* start Records supplied *

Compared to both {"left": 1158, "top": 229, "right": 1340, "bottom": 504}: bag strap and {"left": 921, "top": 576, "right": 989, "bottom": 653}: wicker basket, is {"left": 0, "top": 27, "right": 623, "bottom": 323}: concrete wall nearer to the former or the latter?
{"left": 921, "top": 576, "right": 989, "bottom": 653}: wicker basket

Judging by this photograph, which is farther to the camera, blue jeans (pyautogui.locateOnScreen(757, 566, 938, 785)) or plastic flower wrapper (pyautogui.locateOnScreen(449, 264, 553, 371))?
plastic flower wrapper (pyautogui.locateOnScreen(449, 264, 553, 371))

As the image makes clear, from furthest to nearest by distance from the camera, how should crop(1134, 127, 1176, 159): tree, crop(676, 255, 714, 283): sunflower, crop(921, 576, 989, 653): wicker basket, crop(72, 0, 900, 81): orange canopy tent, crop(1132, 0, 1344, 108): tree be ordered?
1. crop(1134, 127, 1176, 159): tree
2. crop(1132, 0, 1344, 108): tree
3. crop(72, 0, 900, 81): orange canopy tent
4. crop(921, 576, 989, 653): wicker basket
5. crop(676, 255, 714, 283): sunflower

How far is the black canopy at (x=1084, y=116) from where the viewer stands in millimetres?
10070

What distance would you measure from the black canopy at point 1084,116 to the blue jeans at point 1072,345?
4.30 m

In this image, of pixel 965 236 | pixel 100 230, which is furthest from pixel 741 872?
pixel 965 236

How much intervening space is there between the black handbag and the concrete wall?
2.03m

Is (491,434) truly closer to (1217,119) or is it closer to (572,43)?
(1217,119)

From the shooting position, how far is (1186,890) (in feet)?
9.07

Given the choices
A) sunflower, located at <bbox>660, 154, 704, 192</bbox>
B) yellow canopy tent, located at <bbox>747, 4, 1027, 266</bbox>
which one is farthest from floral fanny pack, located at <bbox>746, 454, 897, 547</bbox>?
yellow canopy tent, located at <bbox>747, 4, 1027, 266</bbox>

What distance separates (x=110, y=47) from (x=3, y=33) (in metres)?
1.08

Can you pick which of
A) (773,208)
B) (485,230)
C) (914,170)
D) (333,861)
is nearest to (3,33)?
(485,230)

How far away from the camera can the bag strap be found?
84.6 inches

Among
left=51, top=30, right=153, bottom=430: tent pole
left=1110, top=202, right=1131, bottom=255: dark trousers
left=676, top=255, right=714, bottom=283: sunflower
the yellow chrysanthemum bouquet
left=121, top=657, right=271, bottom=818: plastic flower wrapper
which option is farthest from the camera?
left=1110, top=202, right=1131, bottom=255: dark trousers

* end Records supplied *

What needs to be done:
Copy the items word for word, starting with the line that contains "In this image, of" and continuing through the end of the items.

Solution:
In this image, of pixel 965 236 | pixel 100 230, which is furthest from pixel 741 872?
pixel 965 236

How much intervening space is there between the black handbag and the concrete wall?
2.03m

Is (491,434) truly closer to (1217,119) or is it closer to (572,43)?
(1217,119)

From the shooting position, how far is (1186,890) (in feet)?
9.07

Given the choices
A) sunflower, located at <bbox>660, 154, 704, 192</bbox>
B) yellow canopy tent, located at <bbox>747, 4, 1027, 266</bbox>
which one is farthest from floral fanny pack, located at <bbox>746, 454, 897, 547</bbox>?
yellow canopy tent, located at <bbox>747, 4, 1027, 266</bbox>

What distance separates (x=110, y=47) from (x=3, y=33) (in metres)?
1.08

Can you pick which of
A) (773,208)
B) (485,230)
C) (914,170)
D) (333,861)
is nearest to (3,33)?
(485,230)

How far away from the camera can the bag strap be found?
84.6 inches

Among
left=51, top=30, right=153, bottom=430: tent pole
left=1110, top=202, right=1131, bottom=255: dark trousers
left=676, top=255, right=714, bottom=283: sunflower
the yellow chrysanthemum bouquet
left=121, top=657, right=271, bottom=818: plastic flower wrapper
which option is farthest from the camera?
left=1110, top=202, right=1131, bottom=255: dark trousers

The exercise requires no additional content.